■ **SOURCE TEXT**
::::
JUDICIAL INDEPENDENCE

Independence of the Judiciary
Since ancient times, kings were often seen as having a responsibility to deliver justice. Scripture often referred to this regal responsibility in legends of good and bad kings of ancient times. The legends of the Wisdom of Solomon, the shortcomings of Saul and David are examples. In English traditions, coronation oaths affirmed regal responsibilities in delivering justice and the authority of the church often aligned with the authority of the state. The word ‘court’ has an ancient meaning that refers to a king and his retinue of councillors and advisers. Not the least of this advice was in the matter of delivering justice. In practice, delivering justice took place through delegating the regal responsibility to professional judges as experts in their knowledge of the law. Seemingly, the meaning of a ‘court’ as a judicial tribunal derives from this ancient meaning and the evolution of how justice is now delivered.  

The appointment of judges began as something that occurred at the ‘pleasure of the Crown’ (durante bene placito). Under such an arrangement, the Crown could bring an action against a citizen that was to be judged by a person whose continued employment depended on the king’s reaction to how judges decided cases. In a reign from 1660 to 1688, Charles II dismissed for political reasons two lord chancellors and a lord keeper, three chief justices and six judges. James II went even further. The Bill of Rights 1688 was more an enumeration of significant ‘wrongs’ from which some rights might be deduced. However, the principles that are now fundamental to the independence of the judiciary did not become law until the Act of Settlement 1701. This Act limited the succession of the Crown to princess Sophie of Hanover and the heirs of her body, being protestant, and made it clear that the succession was a question for parliament to determine. Somewhat incidentally, the Act also established the principle that:

judges commissions be made quandmiu se bene gesserint; their salaries ascertained and established; but upon the address of both houses of parliament it may be lawful to remove them.
Judicial Independence in Australia
The Australian Constitution deals with the mode of appointment, the method of removing judges and the requirements for judicial remuneration at s.72. Modern legislation omits reference to the  Latin phrase quamdiu se bene gesserint - meaning ‘during good behaviour’ and substitutes as a ground for removal 'proved misbehaviour or incapacity'.
::::
■ **INFORMATION GIVEN**
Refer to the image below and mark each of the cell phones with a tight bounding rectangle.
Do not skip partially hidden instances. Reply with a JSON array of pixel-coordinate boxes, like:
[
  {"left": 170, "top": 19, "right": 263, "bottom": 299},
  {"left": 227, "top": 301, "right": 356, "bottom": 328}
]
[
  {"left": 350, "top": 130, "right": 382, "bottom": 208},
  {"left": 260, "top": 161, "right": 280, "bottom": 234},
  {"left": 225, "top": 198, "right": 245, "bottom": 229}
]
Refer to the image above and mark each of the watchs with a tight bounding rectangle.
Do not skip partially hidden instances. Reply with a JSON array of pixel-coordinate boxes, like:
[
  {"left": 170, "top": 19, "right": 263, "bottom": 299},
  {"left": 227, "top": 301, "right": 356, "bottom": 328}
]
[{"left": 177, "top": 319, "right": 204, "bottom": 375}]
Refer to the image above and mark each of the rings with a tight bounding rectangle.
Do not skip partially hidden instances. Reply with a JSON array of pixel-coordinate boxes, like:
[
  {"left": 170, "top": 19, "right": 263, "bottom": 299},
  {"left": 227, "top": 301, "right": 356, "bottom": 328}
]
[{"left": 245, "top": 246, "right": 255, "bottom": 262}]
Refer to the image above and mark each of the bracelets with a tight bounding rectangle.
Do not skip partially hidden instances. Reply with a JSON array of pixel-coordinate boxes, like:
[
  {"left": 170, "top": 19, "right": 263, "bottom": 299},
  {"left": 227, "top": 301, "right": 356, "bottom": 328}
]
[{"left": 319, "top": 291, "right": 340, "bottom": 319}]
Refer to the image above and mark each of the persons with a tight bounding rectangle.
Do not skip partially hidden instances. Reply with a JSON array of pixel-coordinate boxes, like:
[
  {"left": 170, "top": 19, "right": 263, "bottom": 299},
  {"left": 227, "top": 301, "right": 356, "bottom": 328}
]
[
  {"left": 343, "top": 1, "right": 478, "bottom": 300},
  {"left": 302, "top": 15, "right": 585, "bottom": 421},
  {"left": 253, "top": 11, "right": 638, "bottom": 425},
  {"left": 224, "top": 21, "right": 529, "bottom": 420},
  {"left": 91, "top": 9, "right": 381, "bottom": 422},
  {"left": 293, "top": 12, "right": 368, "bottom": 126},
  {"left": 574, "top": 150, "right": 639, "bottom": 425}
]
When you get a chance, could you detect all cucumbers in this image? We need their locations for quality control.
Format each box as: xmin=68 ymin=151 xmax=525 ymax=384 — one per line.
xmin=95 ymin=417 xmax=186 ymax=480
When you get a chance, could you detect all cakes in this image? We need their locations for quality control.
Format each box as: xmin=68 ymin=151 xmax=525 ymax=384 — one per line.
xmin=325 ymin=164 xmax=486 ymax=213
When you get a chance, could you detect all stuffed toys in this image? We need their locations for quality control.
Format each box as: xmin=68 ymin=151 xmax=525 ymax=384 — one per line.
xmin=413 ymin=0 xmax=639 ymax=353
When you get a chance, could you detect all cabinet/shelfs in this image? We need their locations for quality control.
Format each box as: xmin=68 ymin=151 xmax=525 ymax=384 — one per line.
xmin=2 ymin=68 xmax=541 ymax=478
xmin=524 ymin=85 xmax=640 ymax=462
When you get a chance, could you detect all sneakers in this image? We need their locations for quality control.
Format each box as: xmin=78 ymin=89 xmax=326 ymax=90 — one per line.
::::
■ **ACTIONS TO TAKE**
1. Using the text on judicial independence, answer each question briefly:
(a) Which king dismissed two lord chancellors, a lord keeper, three chief justices and six judges for political reasons?
(b) Which Act made law the principles now fundamental to the independence of the judiciary?
(c) Which section of the Australian Constitution deals with how judges are appointed, removed and paid?
2. Resume the text on judicial independence, picking up right after its closing sentence about "proved misbehaviour or incapacity".

■ **EXERCISE ANSWERS**
1.
(a) Charles II
(b) The Act of Settlement 1701
(c) Section 72 (s.72)

2.
Judicial Accountability
Controversy may surround some judicial decisions, as in the Mabo case. What is said in the nature of controversy may reflect the self-interests of various groups in society. This can raise issues about the basis for appointing judges by 'governor-in-council' and whether it conveys political bias. Controversy also surrounds some matters related to sentencing where ideas about 'getting tough on crime'  reach some intensity, especially if they gain notoriety through the style of mass-media reporting. Some restrictions can apply to mass media reporting while matters under consideration by a court is subject to sub judice rules. Similarly, parliamentary conventions usually require caution in dealing with matters deemed sub judice. However, official and commercial court reports are ultimately an important mechanism in establishing precedent and achieving consistency, so far as this is practicable. Similarly, in supposing that trials set an example to the community at large or allow the community to see that justice is done, reporting by the mass media also becomes an important mechanism for judicial accountability.

The process of appealing to a higher court and placing the reasons for deciding a case under an intense scrutiny by more than one senior judge tends to exercise a discipline on judicial behaviour. Moreover, publication of reasons for a decision raises the possibility of even more intense scrutiny. Thus, incompetent or capricious judicial decision making can be identified and brought to account.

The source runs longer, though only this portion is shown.